Thomas Hartwell

Frozen in stone, events from the pharaoh Merneptah’s campaign into Canaan (conducted sometime between 1211 and 1209 B.C.E.) adorn this wall at Karnak, in Thebes, Egypt. The scene below the pair of horizontal lines in the photo illustrates a line of text on a commemorative stele that Merneptah erected later: “Ashkelon has been overcome.” On top of the fortified city’s crenelated walls, at upper left in the drawing, we see men and women who seem to be imploring heaven to save them from attack. Meanwhile, children are being lowered (or perhaps being dropped as a sacrifice) from the tower on each side. Below them, an Egyptian soldier climbs the wall on a lauder as the battle rages before the city gate. Pharaoh and his chariot team, once again drawn on a larger scale, appear on the right side of the scene. The hieroglyphic text, to the right of the ramparts, identifies the city in this scene as Ashkelon.

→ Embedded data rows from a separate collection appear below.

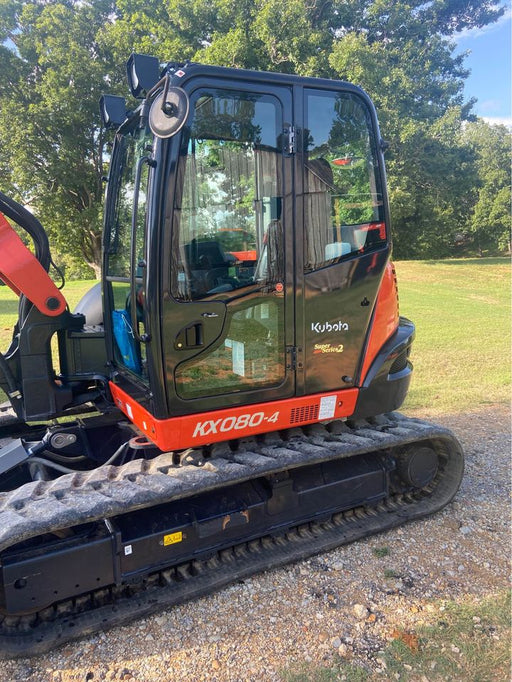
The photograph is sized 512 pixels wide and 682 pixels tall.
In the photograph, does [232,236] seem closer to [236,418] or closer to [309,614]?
[236,418]

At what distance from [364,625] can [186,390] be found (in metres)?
1.74

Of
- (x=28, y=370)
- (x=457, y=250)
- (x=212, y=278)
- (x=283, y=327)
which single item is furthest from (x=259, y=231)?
(x=457, y=250)

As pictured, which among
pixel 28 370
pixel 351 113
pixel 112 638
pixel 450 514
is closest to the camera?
pixel 112 638

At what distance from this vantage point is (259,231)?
A: 2979 mm

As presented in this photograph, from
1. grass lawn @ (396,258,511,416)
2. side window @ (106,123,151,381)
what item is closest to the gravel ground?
side window @ (106,123,151,381)

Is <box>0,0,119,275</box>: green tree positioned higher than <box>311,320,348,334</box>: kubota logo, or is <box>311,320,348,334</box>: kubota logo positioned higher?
<box>0,0,119,275</box>: green tree

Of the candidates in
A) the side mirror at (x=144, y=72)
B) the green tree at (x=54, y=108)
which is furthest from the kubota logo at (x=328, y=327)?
the green tree at (x=54, y=108)

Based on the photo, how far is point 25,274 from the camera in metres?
3.29

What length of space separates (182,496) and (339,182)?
7.18 ft

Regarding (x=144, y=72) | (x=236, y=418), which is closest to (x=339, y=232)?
(x=236, y=418)

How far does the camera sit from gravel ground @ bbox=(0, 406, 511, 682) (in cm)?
261

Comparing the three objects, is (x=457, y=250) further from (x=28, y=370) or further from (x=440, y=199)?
(x=28, y=370)

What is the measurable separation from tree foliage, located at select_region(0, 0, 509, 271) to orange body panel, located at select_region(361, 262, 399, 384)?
17.9 meters

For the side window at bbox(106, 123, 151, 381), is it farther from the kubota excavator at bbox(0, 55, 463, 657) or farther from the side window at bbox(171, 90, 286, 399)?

The much-damaged panel above the Ashkelon scene is now the center of a controversy. In “3,200-Year-Old Picture of Israelites Found in Egypt,” BAR 16:05, Frank J. Yurco identified the figures in the scene as Israelites based on the argument that this panel corresponds to a line on the Merneptah Stele that mentions Israelites. Now Anson F. Rainey argues that this panel corresponds to another line on the Merneptah Stele and shows Canaanites rather than Israelites, who instead appear in a different panel on the wall.